Uraian Tugas dan Jenjang Jabatan

Masih belum ke soal cascading uraian tugas, kita terlebih dahulu perlu memahami hubungan UT dengan jenjang jabatan. Jenjang jabatan dapat dibahasakan dengan istilah tertentu, namun yang pasti adalah bahwa jenjang jabatan menggambarkan salah satunya adalah kewenangan. Jabatan yang jenjangnya lebih tinggi memiliki kewenangan lebih besar dan luas dibandingkan jenjang dibawahnya. 

Kewenangan setiap jenjang jabatan diatur oleh regulasi, bukan oleh perkiraan atau keinginan. Regulasi pada setiap obyek kegiatan tertentu menetapkan jenjang jabatan apa yang memiliki kewenangan apa. Perubahan obyek akan membuat kewengan pun berubah. 

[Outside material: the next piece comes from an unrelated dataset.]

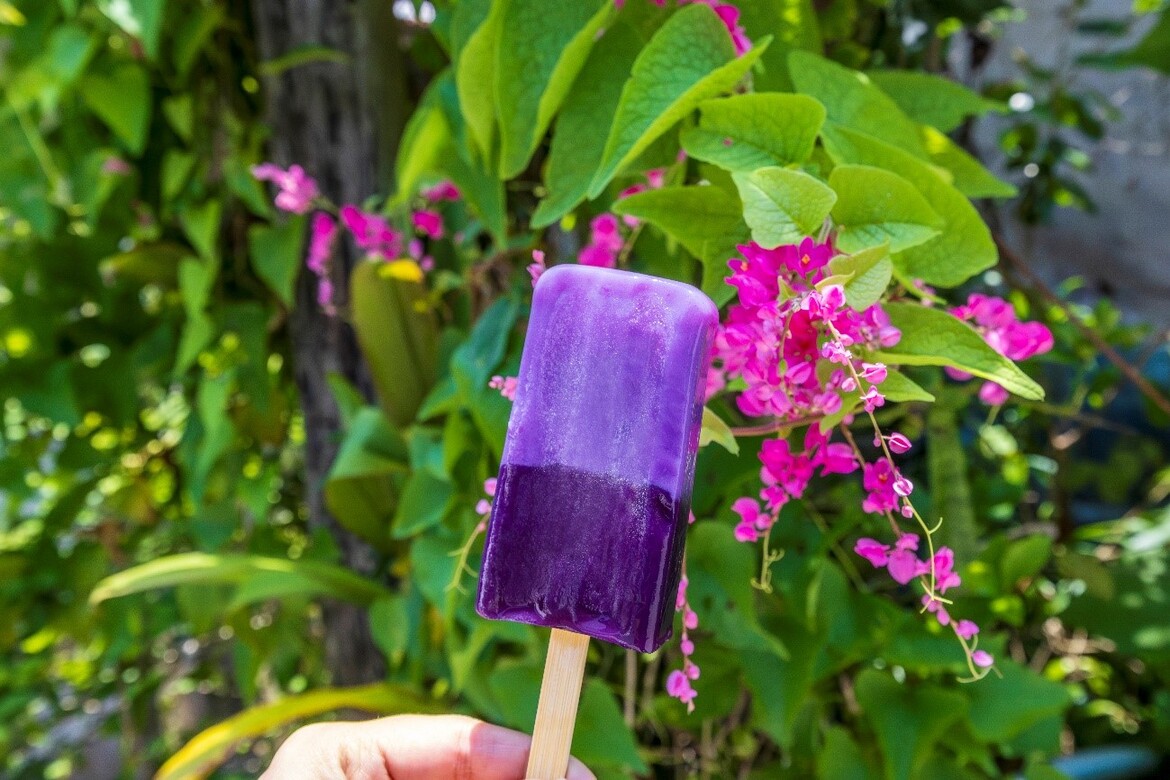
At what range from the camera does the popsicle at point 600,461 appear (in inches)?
16.6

Jenjang jabatan yang rendah akan memiliki kewengan melakukan hal tertentu dalam area tugasnya sedangkan jenjang jabatan yang tinggi justru tidak memiliki kewengan dalam tugas tersebut karena diluar area tugasnya.

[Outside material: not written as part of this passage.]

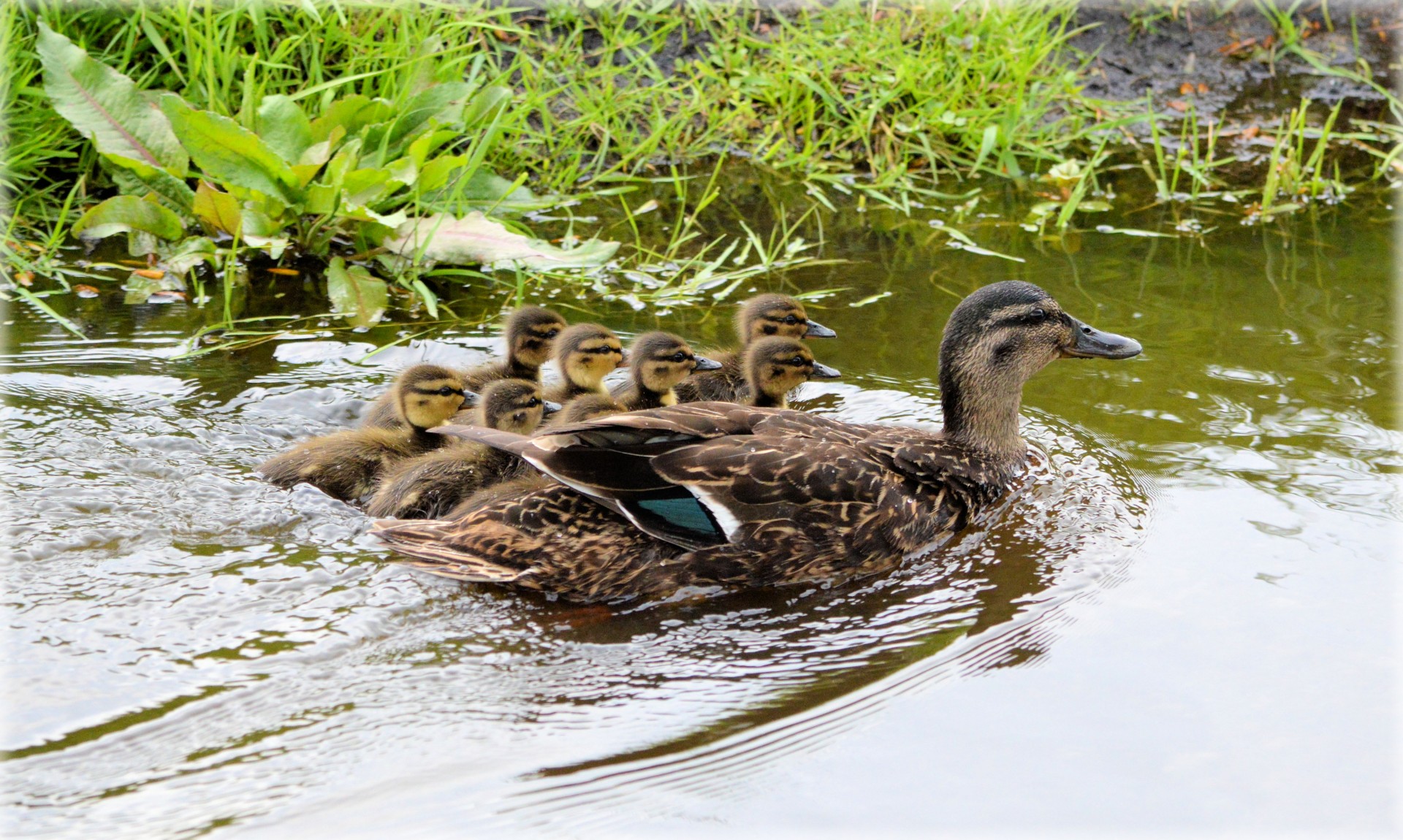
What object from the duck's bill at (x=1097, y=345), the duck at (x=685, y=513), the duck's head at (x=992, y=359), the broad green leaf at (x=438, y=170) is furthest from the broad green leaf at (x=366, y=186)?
the duck's bill at (x=1097, y=345)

Contoh, Kepala Subbagian Bidang Organisasi di sebuah unit kerja berwenang melakukan analisis tentang rancangan perubahan organisasi, sedangkan seorang Kepala Bagian Keuangan (meskipun jenjangnya lebih tinggi) justru tidak berwenang mengoreksi rancangan perubahan organisasi.

Dengan pemahaman ini maka kewenangan tidak selalu apple to apple dengan jenjang jabatan karena diantara kewenangan dan jenjang jabatan terdapat arsiran tegas yaitu tugas dan fungsi. Jenjang jabatan yang lebih tinggi tidak berkutik ketika berhadapan dengan jenjang jabatan yang lebih rendah ketika terkait dengan obyek kerja yang bukan merupakan area tugasnya. Logikanya kemudian, jika jenjang jabatan yang lebih tinggi itu berada dalam area tugas yang sama dengan jenjang jabatan yang dibawahnya maka ia berwenang menjadi tahapan berikutnya dari UT jabatan yang berada dibawahnya. 

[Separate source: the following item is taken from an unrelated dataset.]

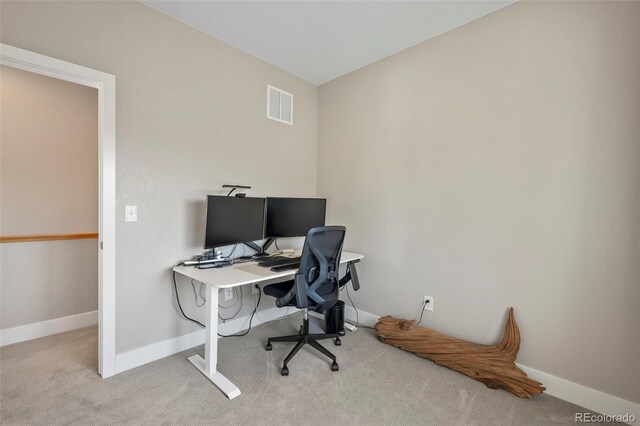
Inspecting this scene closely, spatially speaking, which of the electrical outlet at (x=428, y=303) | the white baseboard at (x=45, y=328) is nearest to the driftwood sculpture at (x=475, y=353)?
the electrical outlet at (x=428, y=303)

Jika UJ disusun untuk jabatan yang diatur dalam regulasi tentang organisasi dan tata kerja (Ortaker), maka dalam regulasi tersebut TUSI Jabatan akan dijelaskan secara ringkas dan normatif. Memang sudah demikian sifat dan norma sebuah regulasi.

Gegara ringkas dan normatif penjelasan TUSI Jabatan dalam dokumen Ortaker, maka jika tidak disusun mode rincinya akan menimbulkan mis-interpretasi, bahkan ketidakkompakan tim kerja akibat dari tidak jelasnya batasan pekerjaan atau distribusi tugas. Karena itulah kemudian, Item uraian tugas dalam dokumen UJ menjadi sangat penting.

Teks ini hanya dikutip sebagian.